4) 地方公共団体の長が、指名競争入札の際に行う入札参加者の指名に当たって、法令の趣旨に反して域内の業者のみを指名する運用方針の下に、当該運用方針に該当しないことのみを理由に、継続して入札に参加してきた業者を指名競争人札に参加させない判断をしたとしても、その判断は、裁量権の逸脱、濫用には当たらず、違法ではない。

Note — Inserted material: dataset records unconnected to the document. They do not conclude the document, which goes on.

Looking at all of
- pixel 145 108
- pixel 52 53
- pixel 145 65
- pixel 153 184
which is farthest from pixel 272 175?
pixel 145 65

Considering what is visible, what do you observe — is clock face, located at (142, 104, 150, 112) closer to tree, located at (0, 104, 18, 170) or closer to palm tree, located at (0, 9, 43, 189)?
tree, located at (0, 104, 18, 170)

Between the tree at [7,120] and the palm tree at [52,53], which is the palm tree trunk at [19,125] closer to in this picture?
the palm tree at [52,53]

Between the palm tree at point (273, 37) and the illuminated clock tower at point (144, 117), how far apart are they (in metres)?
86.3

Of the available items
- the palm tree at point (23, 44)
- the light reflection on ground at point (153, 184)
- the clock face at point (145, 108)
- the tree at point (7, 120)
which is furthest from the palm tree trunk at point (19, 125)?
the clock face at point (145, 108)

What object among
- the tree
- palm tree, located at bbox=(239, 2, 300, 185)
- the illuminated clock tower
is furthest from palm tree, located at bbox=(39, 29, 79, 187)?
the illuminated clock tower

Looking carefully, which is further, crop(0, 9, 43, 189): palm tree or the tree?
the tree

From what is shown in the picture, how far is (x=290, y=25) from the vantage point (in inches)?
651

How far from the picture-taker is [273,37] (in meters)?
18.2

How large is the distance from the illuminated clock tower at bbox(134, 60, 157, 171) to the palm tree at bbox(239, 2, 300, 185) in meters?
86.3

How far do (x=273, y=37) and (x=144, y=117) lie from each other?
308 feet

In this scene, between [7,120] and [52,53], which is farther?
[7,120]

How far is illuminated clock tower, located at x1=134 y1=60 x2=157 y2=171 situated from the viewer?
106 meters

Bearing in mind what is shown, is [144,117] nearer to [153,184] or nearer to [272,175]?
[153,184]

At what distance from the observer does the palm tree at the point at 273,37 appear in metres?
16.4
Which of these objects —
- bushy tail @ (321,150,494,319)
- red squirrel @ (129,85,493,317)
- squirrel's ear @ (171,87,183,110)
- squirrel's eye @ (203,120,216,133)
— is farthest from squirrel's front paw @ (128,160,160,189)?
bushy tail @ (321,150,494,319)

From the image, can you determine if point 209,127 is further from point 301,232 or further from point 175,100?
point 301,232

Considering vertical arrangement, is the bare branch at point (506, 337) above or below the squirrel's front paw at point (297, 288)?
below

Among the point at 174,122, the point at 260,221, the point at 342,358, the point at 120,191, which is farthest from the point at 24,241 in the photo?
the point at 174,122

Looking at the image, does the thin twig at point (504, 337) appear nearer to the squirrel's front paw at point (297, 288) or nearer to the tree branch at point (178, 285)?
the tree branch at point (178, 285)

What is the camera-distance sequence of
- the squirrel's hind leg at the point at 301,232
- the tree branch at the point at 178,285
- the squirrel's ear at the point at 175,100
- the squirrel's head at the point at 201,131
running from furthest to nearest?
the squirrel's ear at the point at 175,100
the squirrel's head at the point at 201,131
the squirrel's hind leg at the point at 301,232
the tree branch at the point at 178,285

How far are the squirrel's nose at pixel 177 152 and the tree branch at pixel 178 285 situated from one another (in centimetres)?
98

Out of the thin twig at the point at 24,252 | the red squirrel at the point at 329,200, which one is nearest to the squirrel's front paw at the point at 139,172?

5) 地方公共団体が、産業廃棄物処理施設を操業する企業との間で、一定の期日をもって当該施設の操業を停止する旨の公害防止協定を結んだものの、所定の期日を過ぎても当該企業が操業を停止しない場合において、当該地方公共団体が当該企業を被告として操業差止めを求める訴訟は、法律上の争訟に該当せず、不適法である。

■解説

【難易度】難しい。

1) 誤り。侵害留保説によれば、行政契約を用いた場合でも法律の根拠なくして国民の権利を制限したり義務を賦課することができる(公害防止協定等)。行政契約にも一定限度で「契約自由の原則」が機能するからである。櫻井敬子−橋本博之『行政法』第5版(2016年、弘文堂)123、127−128頁。

2) 正しい。最判昭和62年5月19日。前掲櫻井他125頁。地方自治法234条、234条の2参照。

3) 誤り。最判昭和39年10月29日は、当該請負契約を私法上の契約としている。つまりこの場合訴えは処分性を欠くことになる。前掲櫻井他270頁。

4) 誤り。この事案では、一つの考慮要素たる域外業者ということのみを考慮し、考慮すべき事項を考慮しておらず極めて不合理であり、社会通念上著しく妥当性を欠く、という判断が示されている(最判平成18年10月26日)。塩野宏『行政法T』第5版(2009年、有斐閣)190頁注2。

5) 誤り。最判平成21年7月10日であろうか。原審は当該期限、期日条項の法的効力を認めなかったが最高裁は法的効力を認めているので、差止請求も許されると解せよう。前掲櫻井他128頁。